Comparing colleges to private business, she said that they will innovate to attract new customers and competition between universities will also drive down costs overall.
There is competition between universities, which is why U.S. News sells those rankings, and state universities have among their methods of competition the sub-prime party school strategy, which is commonly enough deployed.  But the privilege of higher education is the privilege of gaining the good of the intellect.

But calling out the state universities for producing unemployable humanities majors, as the governor is, whether because too much of the humanities is extended illogic, or because an instrumental approach gathers votes, might only be part of the legislative strategy of picking winners.
While there has been a narrowing of the affordability gap, public schools remain more affordable and provide a college education to nearly four times as many students as their not-for-profit private counterparts. Public universities also offer programs that are often uniquely attentive to the needs and complexions of their home states -- think the University of Wisconsin and the study of dairy farming.
Instrumentality has always been with us. But that same University of Wisconsin stood up to instrumentalist legislators of another era.  The instrumentalist legislators keep coming.
From requirements of prior approval for major purchases to obtrusive financial rules that perpetuate perverse spending habits, draconian state management rules hinder almost every aspect of public university operations. In state after state, we have witnessed high-profile and damaging clashes between political entities and leaders at public universities over budgets, day-to-day operations and even academic decision-making.

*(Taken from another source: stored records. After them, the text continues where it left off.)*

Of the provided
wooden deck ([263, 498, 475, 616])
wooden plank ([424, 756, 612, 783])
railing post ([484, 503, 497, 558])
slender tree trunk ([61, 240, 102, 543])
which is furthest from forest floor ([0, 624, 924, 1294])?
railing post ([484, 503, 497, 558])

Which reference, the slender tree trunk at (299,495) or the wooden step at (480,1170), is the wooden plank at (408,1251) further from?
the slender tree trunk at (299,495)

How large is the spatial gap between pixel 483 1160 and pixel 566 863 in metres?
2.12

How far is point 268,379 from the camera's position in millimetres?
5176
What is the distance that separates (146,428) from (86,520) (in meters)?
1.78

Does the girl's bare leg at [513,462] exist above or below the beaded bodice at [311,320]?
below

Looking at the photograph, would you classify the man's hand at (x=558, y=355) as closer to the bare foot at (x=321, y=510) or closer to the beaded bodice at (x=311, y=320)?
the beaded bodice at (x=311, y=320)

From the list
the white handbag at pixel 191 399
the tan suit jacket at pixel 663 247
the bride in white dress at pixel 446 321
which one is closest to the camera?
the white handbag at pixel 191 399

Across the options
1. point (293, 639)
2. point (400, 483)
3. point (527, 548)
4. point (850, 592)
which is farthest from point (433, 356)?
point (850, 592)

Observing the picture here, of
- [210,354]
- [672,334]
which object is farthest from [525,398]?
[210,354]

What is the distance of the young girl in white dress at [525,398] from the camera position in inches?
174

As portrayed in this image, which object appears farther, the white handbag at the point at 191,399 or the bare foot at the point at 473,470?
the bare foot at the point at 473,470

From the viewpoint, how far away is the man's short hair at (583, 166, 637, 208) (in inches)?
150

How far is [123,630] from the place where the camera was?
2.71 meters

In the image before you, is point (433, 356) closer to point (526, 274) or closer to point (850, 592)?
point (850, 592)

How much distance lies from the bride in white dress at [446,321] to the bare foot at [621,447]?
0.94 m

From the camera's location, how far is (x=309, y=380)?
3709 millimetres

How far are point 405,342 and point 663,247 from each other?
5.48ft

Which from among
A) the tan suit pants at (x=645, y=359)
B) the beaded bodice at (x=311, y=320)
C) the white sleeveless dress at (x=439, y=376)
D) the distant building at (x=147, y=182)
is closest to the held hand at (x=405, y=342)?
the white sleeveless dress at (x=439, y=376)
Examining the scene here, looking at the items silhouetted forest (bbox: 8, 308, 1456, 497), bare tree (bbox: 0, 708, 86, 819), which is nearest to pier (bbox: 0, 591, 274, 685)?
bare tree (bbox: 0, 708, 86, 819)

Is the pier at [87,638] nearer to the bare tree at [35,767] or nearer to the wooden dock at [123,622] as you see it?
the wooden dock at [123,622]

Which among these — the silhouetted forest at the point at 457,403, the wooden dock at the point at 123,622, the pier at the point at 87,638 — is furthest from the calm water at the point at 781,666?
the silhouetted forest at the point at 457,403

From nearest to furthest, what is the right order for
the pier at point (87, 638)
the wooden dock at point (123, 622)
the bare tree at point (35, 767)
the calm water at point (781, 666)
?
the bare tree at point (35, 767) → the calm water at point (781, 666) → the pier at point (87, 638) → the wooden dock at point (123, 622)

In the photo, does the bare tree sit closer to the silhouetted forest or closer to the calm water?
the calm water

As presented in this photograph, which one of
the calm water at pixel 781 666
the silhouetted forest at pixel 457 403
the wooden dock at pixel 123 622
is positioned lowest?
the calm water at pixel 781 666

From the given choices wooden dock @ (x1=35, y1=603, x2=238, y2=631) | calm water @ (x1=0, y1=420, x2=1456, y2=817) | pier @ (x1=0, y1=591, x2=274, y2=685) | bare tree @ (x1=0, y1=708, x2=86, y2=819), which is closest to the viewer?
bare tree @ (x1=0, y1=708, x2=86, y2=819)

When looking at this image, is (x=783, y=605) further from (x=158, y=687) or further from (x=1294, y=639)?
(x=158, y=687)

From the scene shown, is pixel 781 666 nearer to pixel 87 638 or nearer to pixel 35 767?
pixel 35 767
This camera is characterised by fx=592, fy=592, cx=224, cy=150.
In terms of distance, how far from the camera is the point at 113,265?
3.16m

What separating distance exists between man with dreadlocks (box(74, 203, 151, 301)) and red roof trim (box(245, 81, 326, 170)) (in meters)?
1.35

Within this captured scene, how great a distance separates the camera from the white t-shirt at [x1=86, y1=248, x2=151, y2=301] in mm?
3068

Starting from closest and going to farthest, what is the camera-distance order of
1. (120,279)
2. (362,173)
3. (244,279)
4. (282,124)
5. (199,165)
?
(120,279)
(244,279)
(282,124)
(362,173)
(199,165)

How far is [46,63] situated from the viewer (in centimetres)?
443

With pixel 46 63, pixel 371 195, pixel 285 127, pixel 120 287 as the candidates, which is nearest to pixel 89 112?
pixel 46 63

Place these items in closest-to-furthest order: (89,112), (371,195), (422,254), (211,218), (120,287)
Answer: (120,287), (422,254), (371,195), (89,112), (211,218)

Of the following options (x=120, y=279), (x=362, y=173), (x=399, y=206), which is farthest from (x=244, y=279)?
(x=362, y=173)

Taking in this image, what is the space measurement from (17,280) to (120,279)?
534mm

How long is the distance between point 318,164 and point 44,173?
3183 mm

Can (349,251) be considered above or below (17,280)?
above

Public university presidents lament that they spend as much time currying favor, managing crises and forestalling political intervention at the state capitol as they do running their universities. Even more distressing, according to a study of institutions by the American Association of Universities, the presidents of public universities turn over at more than twice the rate of their private peers.

These encroachments exacerbate the challenges public schools have experienced while also making it increasingly difficult for them to compete with the private institutions for students, faculty and research funding.
Perhaps the legislators perceive the public interest as better served by cracking down on expense-preference behavior by administrators, and defunding recondite, transgressive, or propagandistic scholarship.  But to do so in such a way as to make help U.S. News sell those rankings and boost the premiums attached to private university degrees doesn't sound like fostering competition, let alone protecting the public interest.